Rewrite the listing below, changing every "camera" to "viewer" and keeping everything else the same.

THE DATA.
────────────────────────────────────────
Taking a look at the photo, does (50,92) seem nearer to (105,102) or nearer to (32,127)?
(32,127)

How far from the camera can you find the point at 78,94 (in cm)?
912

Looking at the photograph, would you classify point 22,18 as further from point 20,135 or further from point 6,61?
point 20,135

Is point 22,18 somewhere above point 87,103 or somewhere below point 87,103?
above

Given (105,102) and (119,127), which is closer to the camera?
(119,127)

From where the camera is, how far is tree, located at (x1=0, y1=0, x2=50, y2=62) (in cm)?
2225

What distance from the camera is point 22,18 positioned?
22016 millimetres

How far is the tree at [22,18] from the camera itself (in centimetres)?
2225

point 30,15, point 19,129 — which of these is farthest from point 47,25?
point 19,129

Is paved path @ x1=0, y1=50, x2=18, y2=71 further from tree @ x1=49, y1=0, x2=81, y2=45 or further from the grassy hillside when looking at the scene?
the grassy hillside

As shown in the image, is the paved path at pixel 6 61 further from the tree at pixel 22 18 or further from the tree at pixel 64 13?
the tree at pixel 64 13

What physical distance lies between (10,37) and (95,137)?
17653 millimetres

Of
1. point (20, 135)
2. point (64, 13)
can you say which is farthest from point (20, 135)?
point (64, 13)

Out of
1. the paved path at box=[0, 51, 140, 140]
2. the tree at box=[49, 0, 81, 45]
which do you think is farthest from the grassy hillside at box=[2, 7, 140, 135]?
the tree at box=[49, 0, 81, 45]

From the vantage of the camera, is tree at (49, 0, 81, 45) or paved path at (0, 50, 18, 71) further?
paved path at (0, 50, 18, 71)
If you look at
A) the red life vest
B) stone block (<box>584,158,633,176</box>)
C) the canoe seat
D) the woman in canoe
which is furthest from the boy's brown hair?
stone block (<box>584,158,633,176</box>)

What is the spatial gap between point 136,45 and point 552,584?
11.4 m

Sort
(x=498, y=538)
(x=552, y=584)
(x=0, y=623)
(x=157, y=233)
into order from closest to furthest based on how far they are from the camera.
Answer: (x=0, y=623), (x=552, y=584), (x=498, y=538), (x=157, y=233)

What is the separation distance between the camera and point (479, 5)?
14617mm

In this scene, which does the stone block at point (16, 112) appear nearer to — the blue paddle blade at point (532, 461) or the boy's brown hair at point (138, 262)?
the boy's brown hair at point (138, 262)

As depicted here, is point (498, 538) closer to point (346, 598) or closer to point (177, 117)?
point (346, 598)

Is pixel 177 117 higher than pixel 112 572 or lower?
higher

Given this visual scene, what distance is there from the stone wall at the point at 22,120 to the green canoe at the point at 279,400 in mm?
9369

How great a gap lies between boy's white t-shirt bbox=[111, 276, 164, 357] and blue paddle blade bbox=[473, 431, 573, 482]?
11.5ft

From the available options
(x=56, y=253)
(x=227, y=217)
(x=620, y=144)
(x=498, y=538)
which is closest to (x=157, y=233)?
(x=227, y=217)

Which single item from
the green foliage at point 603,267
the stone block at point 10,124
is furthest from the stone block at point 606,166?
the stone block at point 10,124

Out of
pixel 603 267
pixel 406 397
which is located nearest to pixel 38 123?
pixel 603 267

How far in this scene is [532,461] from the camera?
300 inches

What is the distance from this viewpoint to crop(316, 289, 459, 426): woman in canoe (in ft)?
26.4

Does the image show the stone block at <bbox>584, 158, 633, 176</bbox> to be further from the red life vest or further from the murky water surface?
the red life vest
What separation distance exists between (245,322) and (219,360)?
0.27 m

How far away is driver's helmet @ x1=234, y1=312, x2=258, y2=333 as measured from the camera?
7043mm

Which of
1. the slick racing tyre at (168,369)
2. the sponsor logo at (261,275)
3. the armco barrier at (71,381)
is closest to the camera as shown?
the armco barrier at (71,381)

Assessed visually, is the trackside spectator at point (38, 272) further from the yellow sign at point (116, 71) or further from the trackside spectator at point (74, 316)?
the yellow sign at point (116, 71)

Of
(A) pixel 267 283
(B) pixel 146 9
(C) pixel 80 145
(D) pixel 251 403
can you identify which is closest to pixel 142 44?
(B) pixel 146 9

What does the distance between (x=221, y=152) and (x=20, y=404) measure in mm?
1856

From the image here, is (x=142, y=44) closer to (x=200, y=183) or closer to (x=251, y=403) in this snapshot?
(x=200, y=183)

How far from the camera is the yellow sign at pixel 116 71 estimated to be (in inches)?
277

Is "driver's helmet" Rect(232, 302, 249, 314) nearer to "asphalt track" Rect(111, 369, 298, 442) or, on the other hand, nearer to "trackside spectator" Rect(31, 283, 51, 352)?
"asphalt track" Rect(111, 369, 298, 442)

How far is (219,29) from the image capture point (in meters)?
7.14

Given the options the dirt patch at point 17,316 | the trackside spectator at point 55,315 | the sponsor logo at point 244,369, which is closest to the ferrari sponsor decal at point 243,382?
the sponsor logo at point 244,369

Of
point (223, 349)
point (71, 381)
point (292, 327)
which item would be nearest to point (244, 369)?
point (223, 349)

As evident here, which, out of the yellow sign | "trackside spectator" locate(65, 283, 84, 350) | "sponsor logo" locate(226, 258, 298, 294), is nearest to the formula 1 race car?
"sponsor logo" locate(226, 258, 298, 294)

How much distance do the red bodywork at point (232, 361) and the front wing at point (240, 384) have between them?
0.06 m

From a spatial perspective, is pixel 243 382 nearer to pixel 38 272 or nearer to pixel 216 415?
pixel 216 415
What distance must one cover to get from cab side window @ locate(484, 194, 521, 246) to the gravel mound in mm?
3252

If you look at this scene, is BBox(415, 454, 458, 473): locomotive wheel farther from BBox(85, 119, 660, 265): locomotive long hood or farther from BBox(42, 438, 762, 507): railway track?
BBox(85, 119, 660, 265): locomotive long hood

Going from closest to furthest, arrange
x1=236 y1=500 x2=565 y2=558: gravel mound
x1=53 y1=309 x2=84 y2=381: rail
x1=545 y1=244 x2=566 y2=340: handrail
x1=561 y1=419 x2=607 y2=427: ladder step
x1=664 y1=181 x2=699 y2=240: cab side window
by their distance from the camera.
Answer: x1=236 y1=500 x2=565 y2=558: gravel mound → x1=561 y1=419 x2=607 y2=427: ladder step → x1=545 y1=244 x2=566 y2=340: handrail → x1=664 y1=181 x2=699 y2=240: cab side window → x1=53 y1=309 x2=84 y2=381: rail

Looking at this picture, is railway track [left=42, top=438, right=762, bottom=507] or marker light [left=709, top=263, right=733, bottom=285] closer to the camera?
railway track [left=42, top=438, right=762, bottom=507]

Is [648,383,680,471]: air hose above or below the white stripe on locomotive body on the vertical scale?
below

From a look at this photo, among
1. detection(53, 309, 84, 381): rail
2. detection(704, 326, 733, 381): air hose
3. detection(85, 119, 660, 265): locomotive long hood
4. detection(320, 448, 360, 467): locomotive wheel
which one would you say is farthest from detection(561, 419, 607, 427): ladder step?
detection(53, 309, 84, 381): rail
────────────────────────────────────────
SOLUTION TO THE PROBLEM.
Taking a look at the photo, does (50,92) seem nearer to (105,102) or nearer to (32,127)?
(32,127)

How far from the viewer can you find the point at 78,94 (in cm)?
912

Looking at the photograph, would you classify point 22,18 as further from point 20,135 or further from point 6,61?
point 20,135

Is point 22,18 somewhere above point 87,103 or somewhere below point 87,103?
above

Given (105,102) and (119,127), which is closer to the viewer?
(119,127)

From where the viewer is, how far is tree, located at (x1=0, y1=0, x2=50, y2=62) (in cm)?
2225

What distance from the viewer is point 22,18 positioned?
22016 millimetres

How far is the tree at [22,18] from the viewer itself (in centimetres)?
2225

point 30,15, point 19,129 — which of these is farthest from point 47,25?
point 19,129

Is paved path @ x1=0, y1=50, x2=18, y2=71 further from tree @ x1=49, y1=0, x2=81, y2=45 or further from the grassy hillside when looking at the scene?
the grassy hillside

As shown in the image, is the paved path at pixel 6 61 further from the tree at pixel 22 18 or further from the tree at pixel 64 13?
the tree at pixel 64 13

What physical distance lies between (10,37) and (95,137)?
17653 millimetres

Of
1. point (20, 135)
2. point (64, 13)
can you say which is farthest from point (20, 135)?
point (64, 13)

Out of
1. the paved path at box=[0, 51, 140, 140]
2. the tree at box=[49, 0, 81, 45]
which do you think is farthest from the grassy hillside at box=[2, 7, 140, 135]?
the tree at box=[49, 0, 81, 45]

From the vantage of the viewer, is tree at (49, 0, 81, 45) or paved path at (0, 50, 18, 71) further?
paved path at (0, 50, 18, 71)
If you look at
A) the red life vest
B) stone block (<box>584,158,633,176</box>)
C) the canoe seat
D) the woman in canoe
which is furthest from the boy's brown hair?
stone block (<box>584,158,633,176</box>)

What is the spatial gap between point 136,45 and point 552,584?
11.4 m

Sort
(x=498, y=538)
(x=552, y=584)
(x=0, y=623)
(x=157, y=233)
into order from closest to furthest based on how far they are from the viewer.
Answer: (x=0, y=623), (x=552, y=584), (x=498, y=538), (x=157, y=233)

What is the separation distance between the viewer and point (479, 5)?
14617mm

In this scene, which does the stone block at point (16, 112) appear nearer to — the blue paddle blade at point (532, 461) or the boy's brown hair at point (138, 262)?
the boy's brown hair at point (138, 262)

As depicted here, is point (498, 538) closer to point (346, 598) or closer to point (177, 117)?
point (346, 598)

Is pixel 177 117 higher than pixel 112 572 or lower?
higher

Given this visual scene, what distance is there from the stone wall at the point at 22,120 to the green canoe at the point at 279,400 in mm?
9369

How great a gap lies between boy's white t-shirt bbox=[111, 276, 164, 357] and blue paddle blade bbox=[473, 431, 573, 482]?
11.5ft

From the available options
(x=56, y=253)
(x=227, y=217)
(x=620, y=144)
(x=498, y=538)
which is closest to (x=157, y=233)?
(x=227, y=217)

Which single item from
the green foliage at point 603,267
the stone block at point 10,124
is furthest from the stone block at point 606,166?
the stone block at point 10,124

Out of
pixel 603 267
pixel 406 397
which is located nearest to pixel 38 123?
pixel 603 267

How far in this scene is [532,461] from the viewer?
300 inches

What is the distance from this viewpoint to crop(316, 289, 459, 426): woman in canoe (in ft)?
26.4

Does the image show the stone block at <bbox>584, 158, 633, 176</bbox> to be further from the red life vest or further from the murky water surface?
the red life vest
What separation distance exists between (245,322) and (219,360)?
0.27 m

How far away is driver's helmet @ x1=234, y1=312, x2=258, y2=333 as measured from the viewer?
7043mm

Which of
1. the slick racing tyre at (168,369)
2. the sponsor logo at (261,275)
3. the armco barrier at (71,381)
is closest to the viewer as shown?
the armco barrier at (71,381)

Assessed visually, is the trackside spectator at point (38, 272) further from the yellow sign at point (116, 71) or further from the trackside spectator at point (74, 316)?
the yellow sign at point (116, 71)

Of
(A) pixel 267 283
(B) pixel 146 9
(C) pixel 80 145
(D) pixel 251 403
can you identify which is closest to pixel 142 44?
(B) pixel 146 9

What does the distance between (x=221, y=152) and (x=20, y=404) measure in mm?
1856

From the image here, is (x=142, y=44) closer to (x=200, y=183) or closer to (x=251, y=403) in this snapshot?
(x=200, y=183)

How far from the viewer is the yellow sign at pixel 116 71 estimated to be (in inches)?
277

Is "driver's helmet" Rect(232, 302, 249, 314) nearer to "asphalt track" Rect(111, 369, 298, 442) or, on the other hand, nearer to "trackside spectator" Rect(31, 283, 51, 352)?
"asphalt track" Rect(111, 369, 298, 442)

How far is (219,29) from the image capture point (in meters)?
7.14

Given the options the dirt patch at point 17,316 | the trackside spectator at point 55,315 | the sponsor logo at point 244,369, which is closest to the ferrari sponsor decal at point 243,382?
the sponsor logo at point 244,369

Of
point (223, 349)
point (71, 381)
point (292, 327)
which item would be nearest to point (244, 369)?
point (223, 349)

As evident here, which, out of the yellow sign | "trackside spectator" locate(65, 283, 84, 350) | "sponsor logo" locate(226, 258, 298, 294), is nearest to the formula 1 race car?
"sponsor logo" locate(226, 258, 298, 294)

How much distance do the red bodywork at point (232, 361) and the front wing at point (240, 384) have between them?
0.06 m

From a spatial perspective, is pixel 243 382 nearer to pixel 38 272 or nearer to pixel 216 415?
pixel 216 415
What distance must one cover to get from cab side window @ locate(484, 194, 521, 246) to the gravel mound in mm?
3252

If you look at this scene, is BBox(415, 454, 458, 473): locomotive wheel farther from BBox(85, 119, 660, 265): locomotive long hood or farther from BBox(42, 438, 762, 507): railway track?
BBox(85, 119, 660, 265): locomotive long hood

Going from closest to furthest, arrange
x1=236 y1=500 x2=565 y2=558: gravel mound
x1=53 y1=309 x2=84 y2=381: rail
x1=545 y1=244 x2=566 y2=340: handrail
x1=561 y1=419 x2=607 y2=427: ladder step
x1=664 y1=181 x2=699 y2=240: cab side window
by their distance from the viewer.
Answer: x1=236 y1=500 x2=565 y2=558: gravel mound → x1=561 y1=419 x2=607 y2=427: ladder step → x1=545 y1=244 x2=566 y2=340: handrail → x1=664 y1=181 x2=699 y2=240: cab side window → x1=53 y1=309 x2=84 y2=381: rail

Looking at this picture, is railway track [left=42, top=438, right=762, bottom=507] or marker light [left=709, top=263, right=733, bottom=285] closer to the viewer?
railway track [left=42, top=438, right=762, bottom=507]

Is [648,383,680,471]: air hose above or below the white stripe on locomotive body on the vertical scale?
below

From a look at this photo, among
1. detection(53, 309, 84, 381): rail
2. detection(704, 326, 733, 381): air hose
3. detection(85, 119, 660, 265): locomotive long hood
4. detection(320, 448, 360, 467): locomotive wheel
which one would you say is farthest from detection(561, 419, 607, 427): ladder step?
detection(53, 309, 84, 381): rail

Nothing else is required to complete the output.